MASSIMO CACCIARI: “MA LA VERA RIFORMA NON È IL SENATO, SONO LAVORO, SANITA’ E SCUOLA”
“MAI UNA RIFORMA ELETTORALE ERA STATA AFFRONTATA PER ASSICURARE LA GOVERNABILITA’ ATTRAVERSO LA STESSA FORMA DI GOVERNO CHE SI PREDICA DI VOLER TRASFORMARE”
Tra le parole che in questi anni sono diventate spugne succhia-tutto svetta quella “riformismo”.
Tutti per le riforme: necessarie, urgenti, ovunque e comunque, senza se e senza ma.
Una volta riformismo significava: l’analisi delle trasformazioni sociali e dei rapporti di produzione costringe al superamento di vecchi assetti politici e istituzionali, alla ricerca di forme di rappresentanza coerenti con i ceti, gli interessi e le culture emergenti.
Sotto il segno di questo riformismo hanno avuto luogo svolte e conflitti decisivi del “secolo breve”, grandi “battaglie culturali” all’interno del socialismo europeo.
Forse con qualche concessione all’ideologia “che-sa-dove-va-il-mondo”, ma certo non con retoriche delle quali non si capisce il destinatario e che non presentano alcuna relazione logica tra le loro diverse “grida”.
Mai si era visto discutere di riforma delle assemblee rappresentative in assenza di qualsiasi prospettiva in materia di esecutivo.
Mai il problema istituzionale era stato considerato, dai “riformisti”, a prescindere dagli interessi concreti che si riteneva di dover rappresentare.

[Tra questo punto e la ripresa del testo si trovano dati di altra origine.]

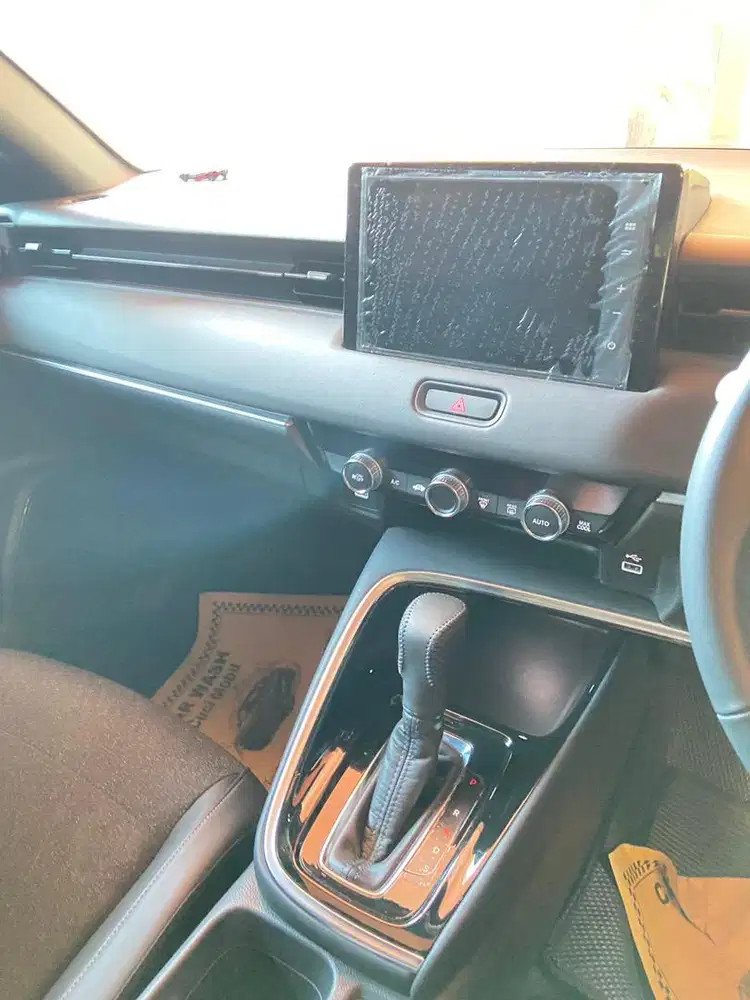 Honda HR-V SE CVT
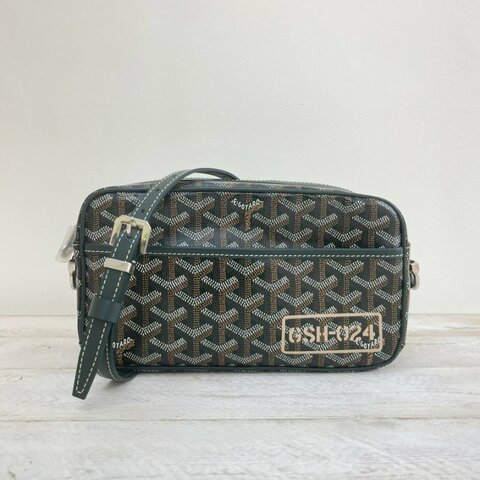 GOYARD Cap-Vert PM 相機包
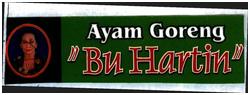 Trademark AYAM GORENG BU HARTIN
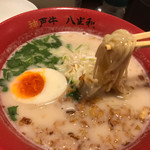 神戸牛らーめん　八坐和 - 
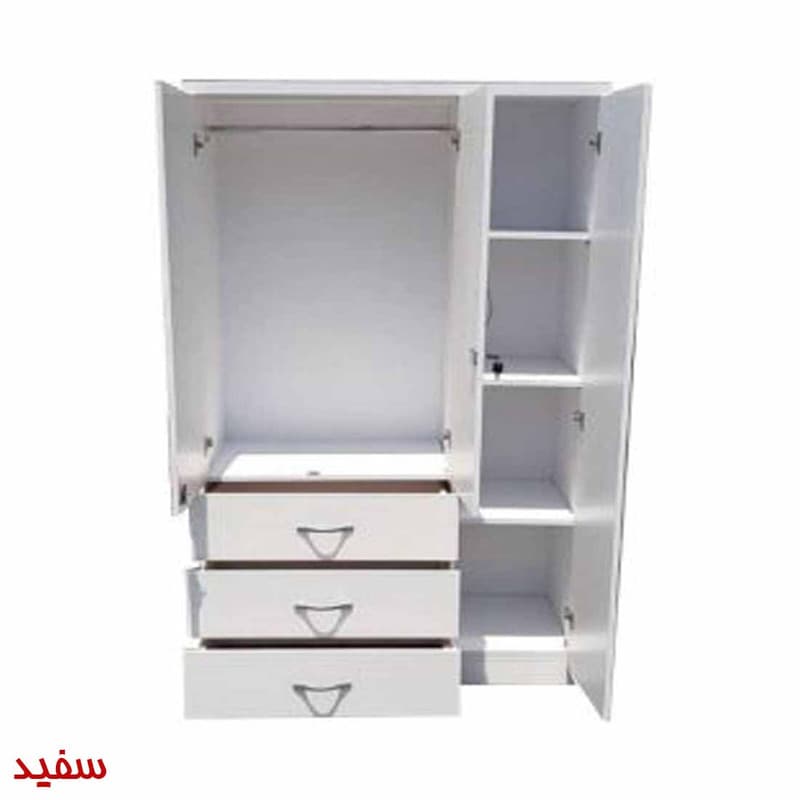 کمد لباس کد CL07 — تصویر 3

Mai una riforma elettorale era stata affrontata per garantire la “governabilità ” attraverso la medesima forma di governo che si predica di voler trasformare!
La confusione regna sovrana sotto il cielo, e ciò potrebbe,senza ironia, essere anche salutato come un buon segno.
Difficile nascere tutti armati come Minerva dal cervello di Giove. Ma si mettesse finalmente mano a quelle riforme, che sono le sole a interessare davvero gli italiani! Possibile affrontare seriamente il capitolo “risorse umane” con insegnanti sottopagati, programmi arcaici, università pubbliche totalmente burocratizzate?
A quando l’applicazione dei costi standard alla sanità ?
E per il lavoro? Probabilmente sono decine di migliaia i posti disponibili per giovani anche nel settore manifatturiero, ma per sbloccarli non basta qualche incentivo fiscale, occorrono solidi, credibili ammortizzatori e programmi di recupero per quei lavoratori che il salto tecnologico ha reso anzitempo “maturi”.
Bene gli 80 euro — e ora? (A proposito, grande scoperta che gli 80 euro non sono finiti nei supermercati. Sono finiti a pagare le maggiori tasse di ogni tipo, soprattutto a livello locale).
Un piccolo sospetto: perchè tutto il dibattito incentrato su Senato, Titolo V e via dicendo, invece che su queste questioncelle?
Forse si pensa (o si pensava) che su Senato, ecc., fosse più facile portare a casa la palma della vittoria… Berlusconi garante.
Perchè sulle vere riforme, alla cui logica dovrebbe accordarsi quella istituzionale, latitano non solo le decisioni,ma anche la discussione?
Questa domanda riguarda il cuore stesso della nostra Costituzione. Essa è progressiva poichè impegna esplicitamente a rimuovere tutti gli ostacoli che limitano di fatto la libertà e l’uguaglianza dei cittadini, uguaglianza di condizioni nell’usufruire dei servizi fondamentali e nell’accesso al lavoro (articoli 3 e 4).
La Costituzione intende la partecipazione dei cittadini alla vita politica in questo senso: come battaglia per la realizzazione di queste condizioni di reale uguaglianza.
Ma chi avrebbe dovuto condurla? Nello spirito dei costituenti è del tutto evidente che avrebbero dovuto essere le forze politiche, i partiti in primis. Il venir meno della forza propulsiva della Carta coincide con il collasso del sistema dei partiti, con la loro impotenza a auto-riformarsi.
La Carta pensava che attraverso la discussione e elaborazione strategica al loro interno sarebbero emersi i programmi concreti di riforma volti a “rimuovere gli ostacoli” che impediscono “il pieno sviluppo della persona umana”.
Non certo da individualità carismatiche o da “grida” populistiche.
Se non comprendiamo questo spirito della Costituzione, possiamo modificare altre mille volte il Titolo V, senza che i disoccupati diminuiscano di una unità o un giovane laureato in più cessi di dover “pregare” per un lavoro( e cioè di essere precarius).